[kmeisthax]

Borrow checker semantics only apply to Rust, not C. When you write the bindings you're also responsible for mapping the C code's preconditions and postconditions to something the borrow checker can understand.

For example, the semi-common pattern of reference-counted objects sitting behind opaque pointers would call for a transparent wrapper type around a bare pointer, with appropriate implementations of Drop and Clone to decrement and increment the reference count, and inlined wrapper methods to call any C methods associated with the object.

You can, of course, call C directly without worrying about writing any of those types; but now you have to write a bunch of unsafe blocks to call those functions all over your non-binding code. This isn't great. In fact, that's basically the underlying argument surrounding R4L right now: the Rust people want to write nice Rust bindings that let the borrow checker do the work, while the C people[0] want Rust to just call C directly. To be clear, both approaches have the same runtime performance, the only implication is on whether or not Rust will be able to verify correctness of the code.

The unsoundness you mentioned specifically refers to taking variadic arguments when called from C, which are a bit of a hack even before you talk about Rust interop. In ISO C, you have to call va_end in the current function, with the current stack frame. Rust's compiler doesn't guarantee that Drop implementations are inlined, so your code might wind up calling something else that calls va_end, which isn't good enough. However, this is a moot point, because LLVM/clang treat va_end as a no-op and thus can't get screwed up by Rust not following ISO C spec. I doubt LLVM is going to add optimizer passes specifically to break code that uses va_end wrong if they aren't even using it themselves. If they did, rustc could be modified specifically to support forcibly inlined Drop, just for std::ffi, if needs be. It wouldn't break any code to add this. In other words, it doesn't matter unless you're trying to make Rust code link with, say, stuff compiled by ancient C compilers like Metrowerks CodeWarrior[1] or something; and that stuff makes use of varargs.

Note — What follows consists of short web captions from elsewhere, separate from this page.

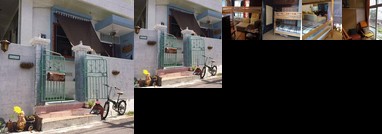 Guest House Amawari 10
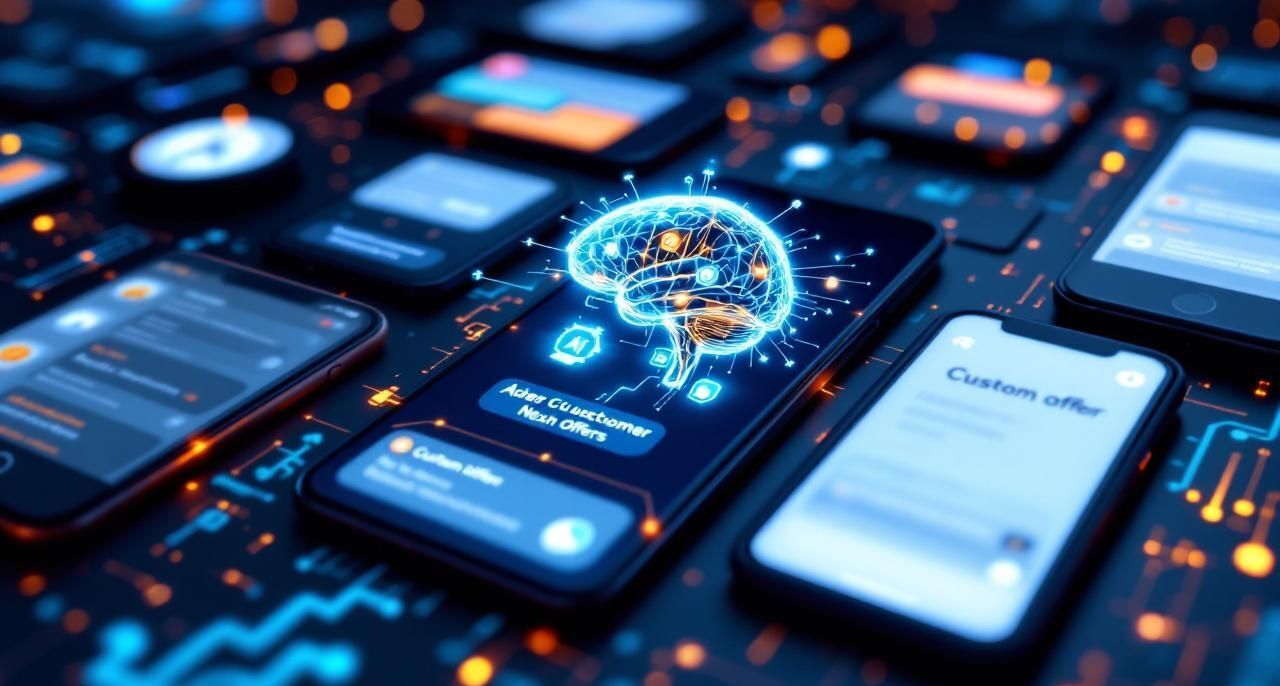 AI Personalization: Sending Smarter Messages to Every Customer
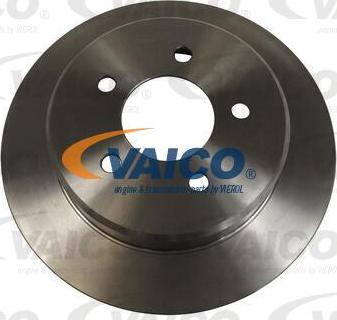 VAICO V33-40002 - Bremžu diski autodraugiem.lv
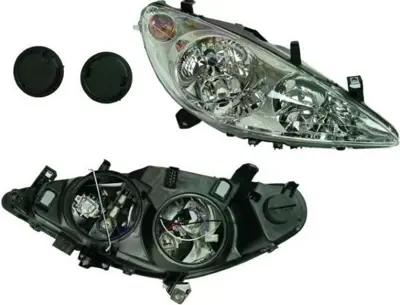 BITAPART BPE350010 Sag On Far Sıslı P307 2001- 6205Z3 200165552 5501128RLDEMF 200165152 50648142 55142024 80658675 50648132 2746307 55140164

As for Zig, I haven't used it. I trust that it also has good interop facilities. But that doesn't matter since we're talking about Rust for Linux, not Zig for Linux.

[0] Or at least the ones willing to entertain a multi-language Linux

[1] I have no clue if that compiler ships a va_end that depends on being called in the current stack frame or not.

[gauntletstricky]

>In fact, that's basically the underlying argument surrounding R4L right now: the Rust people want to write nice Rust bindings that let the borrow checker do the work, while the C people[0] want Rust to just call C directly.

But the bindings still require expertise in both languages to write, don't they? And knowledge of both codebases?

And I haven't followed the specifics of the mailing list debate closely, but couldn't the nice bindings be copied or vendored into each Rust driver or something? I could be wrong, and it wouldn't be neat at all, and be a lot of bloat, but would enable having bindings. Some people argued the Rust code could be maintained out-of-tree, like some other projects were, even though it would take extra effort and also probably require tooling and processes.

>In other words, it doesn't matter unless you're trying to make Rust code link with, say, stuff compiled by ancient C compilers like Metrowerks CodeWarrior[1] or something; and that stuff makes use of varargs.

I did mention that it might not be an issue in practice, given some assumptions. However, if LLVM changes, or if for instance the Rust standard library is reused or copied over to GCC Rust, then the code would need to be changed. For GCC Rust, I wonder if part or all of the standard library could be forked, to have a GCC specific Rust standard library implementation, similar to what happens with C++'s standard library.

>As for Zig, I haven't used it. I trust that it also has good interop facilities. But that doesn't matter since we're talking about Rust for Linux, not Zig for Linux.

Sorry, but it does matter, since claiming that a language like Rust has good C interop of course leads to relative comparisons with other languages in similar spaces and how well they do relative to Rust. And if the promises by Zig holds, and the experience people talk about with Zig holds, then Zig appears to have a substantially better track record in regards to C interop than Rust. Which isn't surprising, since Zig is a less advanced and more primitive language than Rust, and while that has drawbacks, it can also have benefits, possibly like in this case with having much better C interop than Rust. In the same vein that the interop between Rust and C is likely way better than (unless confined to the C subset) the interop between Rust and C++.